▸ CONSIGNES:
1. Relevez tous les noms propres du texte sur la machine à vapeur.
2. D'après le texte sur la machine à vapeur, de quelle couleur est le panache de fumée aperçu au loin ?
3. Reproduisez fidèlement l'extrait du texte sur la machine à vapeur qui commence par « Drame de la » et se poursuit jusqu'à « apercevons au loin. ».

▸ TEXTE À ÉTUDIER:

○ ○ ○ ○ ○ ○ ○

Un gros pépin dans la machine à Papin

Drame de la navigation

Vulcain, c'est pas malin …

Il était une fois une belle invention : la machine à vapeur ! Comme toutes les créations humaines, elle simplifia bien des existences, provoqua tout autant bon nombre de transformations qui ne furent pas toutes en faveur des travailleurs. Elle suscita de grandes innovations et eu aussi quelques heures sombres. La Loire n'échappa pas à cette belle et folle aventure. Nous allons attacher nos pas à ce panache de fumée noire que nous apercevons au loin.

○ ○ ○ ○ ○ ○ ○

▸ DONNÉES DE L'EXERCICE:

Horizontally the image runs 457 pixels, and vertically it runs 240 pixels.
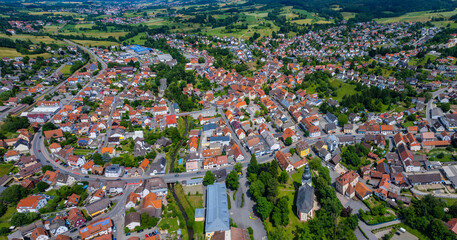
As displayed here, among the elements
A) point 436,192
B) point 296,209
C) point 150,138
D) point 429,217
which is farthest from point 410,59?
point 150,138


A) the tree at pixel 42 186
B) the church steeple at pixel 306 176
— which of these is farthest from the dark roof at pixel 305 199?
the tree at pixel 42 186

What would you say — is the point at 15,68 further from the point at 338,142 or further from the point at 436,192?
the point at 436,192

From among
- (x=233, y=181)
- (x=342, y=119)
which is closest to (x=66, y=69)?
(x=233, y=181)

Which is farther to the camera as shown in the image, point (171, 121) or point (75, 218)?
point (171, 121)

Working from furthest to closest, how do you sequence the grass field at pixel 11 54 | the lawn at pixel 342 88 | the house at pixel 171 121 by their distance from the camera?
the grass field at pixel 11 54
the lawn at pixel 342 88
the house at pixel 171 121

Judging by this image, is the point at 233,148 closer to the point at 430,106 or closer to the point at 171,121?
the point at 171,121

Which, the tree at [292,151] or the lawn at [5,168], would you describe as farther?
the tree at [292,151]

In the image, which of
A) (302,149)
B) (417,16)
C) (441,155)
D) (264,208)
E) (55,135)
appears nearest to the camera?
(264,208)

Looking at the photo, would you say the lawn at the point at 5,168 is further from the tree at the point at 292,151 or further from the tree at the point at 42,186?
the tree at the point at 292,151
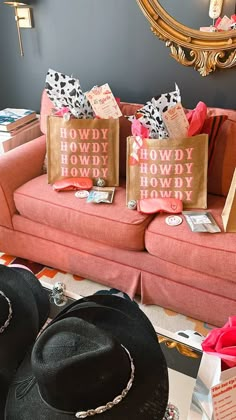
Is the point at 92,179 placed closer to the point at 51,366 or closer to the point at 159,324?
the point at 159,324

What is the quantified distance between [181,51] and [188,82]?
0.59ft

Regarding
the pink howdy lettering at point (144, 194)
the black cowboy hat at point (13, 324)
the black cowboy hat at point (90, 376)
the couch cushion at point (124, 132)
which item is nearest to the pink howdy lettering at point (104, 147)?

○ ○ ○ ○ ○ ○ ○

▸ CORRIGÉ:
1. Papin, Vulcain, Loire

2. Il est noir.

3.
Drame de la navigation

Vulcain, c'est pas malin …

Il était une fois une belle invention : la machine à vapeur ! Comme toutes les créations humaines, elle simplifia bien des existences, provoqua tout autant bon nombre de transformations qui ne furent pas toutes en faveur des travailleurs. Elle suscita de grandes innovations et eu aussi quelques heures sombres. La Loire n'échappa pas à cette belle et folle aventure. Nous allons attacher nos pas à ce panache de fumée noire que nous apercevons au loin.